初めての 6/6
神社の水道を借りて、顔を洗った僕はやっと目が見えるようになった。
ケンイチはすでに満身創痍の状態だったが、「がんばれ、男子」というアノンさんの甘い言葉で、気合だけは取り戻していた。
それから神社から出て、地獄通りの前にある、自害橋にて僕は一休みした。
ケンイチとアノンさんは、地図を見て、場所を確認している。
「はぁ、はぁ。……不良なんて、可愛い子以外いらないんだよ」
どんな時も純粋な欲望は忘れない。
不良外国人の男は百害あって一利なしなので、本当に消えてほしいと思っている。
というか、外人に限らず、柄の悪い男は本当に嫌だ。
「頑張ったじゃん」
「へへ。こんな事もあろうかと、護身用グッズ準備しておいたんですよ」
今月分のお小遣いは、全てリョウマを助けるための道具に使った。
後悔はしてない。
元々、一人でアニメやゲームなどを楽しんでいたなら、小遣いの損失は痛手だったろう。
けど、僕には共に楽しむ仲間がいて、共有できるからこそ、楽しい趣味がとても輝くのだ。
それを知っている僕らは、友達を助けるための費用は惜しまない。
買えなかったグッズがあるなら、「お前のせいで買えなかったぞ」と、責めながらも、笑い話にしたかったのだ。
「ていうか、カンナさん。スカートなんですね」
こういう時、ジャージの方が動きやすいと思ったが、パンツが見えるくらいのミニスカート。

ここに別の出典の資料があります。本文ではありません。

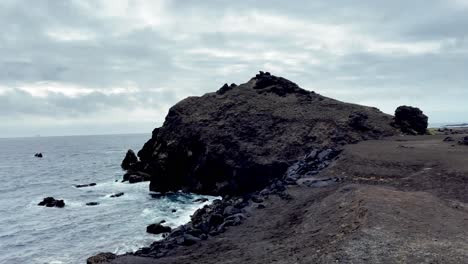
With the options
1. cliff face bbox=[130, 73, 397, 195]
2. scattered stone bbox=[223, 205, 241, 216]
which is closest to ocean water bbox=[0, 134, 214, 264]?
cliff face bbox=[130, 73, 397, 195]

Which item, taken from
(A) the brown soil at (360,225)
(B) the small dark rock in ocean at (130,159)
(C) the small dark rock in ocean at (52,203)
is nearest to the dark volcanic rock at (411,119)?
(A) the brown soil at (360,225)

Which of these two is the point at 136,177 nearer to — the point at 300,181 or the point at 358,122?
the point at 358,122

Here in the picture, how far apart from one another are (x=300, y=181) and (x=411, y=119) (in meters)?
45.6

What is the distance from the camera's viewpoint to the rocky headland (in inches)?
728

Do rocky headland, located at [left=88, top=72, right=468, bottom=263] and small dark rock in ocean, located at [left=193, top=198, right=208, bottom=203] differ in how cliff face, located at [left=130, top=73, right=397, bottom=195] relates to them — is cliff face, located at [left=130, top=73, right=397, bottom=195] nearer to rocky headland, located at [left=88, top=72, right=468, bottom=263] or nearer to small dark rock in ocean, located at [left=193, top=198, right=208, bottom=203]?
rocky headland, located at [left=88, top=72, right=468, bottom=263]

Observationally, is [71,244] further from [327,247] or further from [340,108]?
[340,108]

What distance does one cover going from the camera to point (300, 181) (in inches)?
1393

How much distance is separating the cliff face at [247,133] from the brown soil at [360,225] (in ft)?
76.5

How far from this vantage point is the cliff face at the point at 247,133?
5741 cm

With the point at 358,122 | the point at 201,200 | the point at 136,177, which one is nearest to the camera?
the point at 201,200

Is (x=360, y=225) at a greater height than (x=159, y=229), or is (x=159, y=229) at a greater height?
(x=360, y=225)

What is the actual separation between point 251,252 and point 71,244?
25.6 meters

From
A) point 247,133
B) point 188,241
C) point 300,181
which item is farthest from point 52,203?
point 188,241

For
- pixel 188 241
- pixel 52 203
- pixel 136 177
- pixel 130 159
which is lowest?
pixel 52 203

「ズボンの方が、実は邪魔なんだよ。今日、ぶん殴るでしょ」
「生足の方が、いいんすか?」
「ん~、……見られることに抵抗なければ、パンツ一丁の方がやりやすい」
考え方が脳筋過ぎるよ。
乙女の嗜みをファイターの思想で掻き消してるよ。
「モリオ」
「あ、はい」
呼ばれて、振り向く。
「……ん」
すぐ近くに、カンナさんの顔があった。
唇には、柔らかくて、温かい感触。
ついばむように、下唇を吸われ、小さく水音が鳴る。
「モリオは、イジメられてる方が、ずっと可愛い」
カンナさんの言葉は、告白のようだった。
「あの、……昔の状況と何も変わらないんですが」
イジメられて喜ぶ奴なんかいない。
でも、カンナさんの一言は、どこか愛情があって、嫌な気分はしなかった。
なかなか、良いムードだったので、僕はもしかしたら今日童貞を卒業するんじゃないか、なんて淡い期待を抱いてしまう。
「だからね」
初めて、おっぱいを吸って、おティンティンを一皮むくのだ。
なんて考えていたら、カンナさんからどす黒いオーラが噴き出てくる。
「あいつ、……殺すわ」
ジャンバーのポケットから、ある物を取り出す。
メリケンサックだった。
ゴツゴツとした攻撃的なデザインで、これを喧嘩で使うのだから、相手は無事じゃ済まないだろう。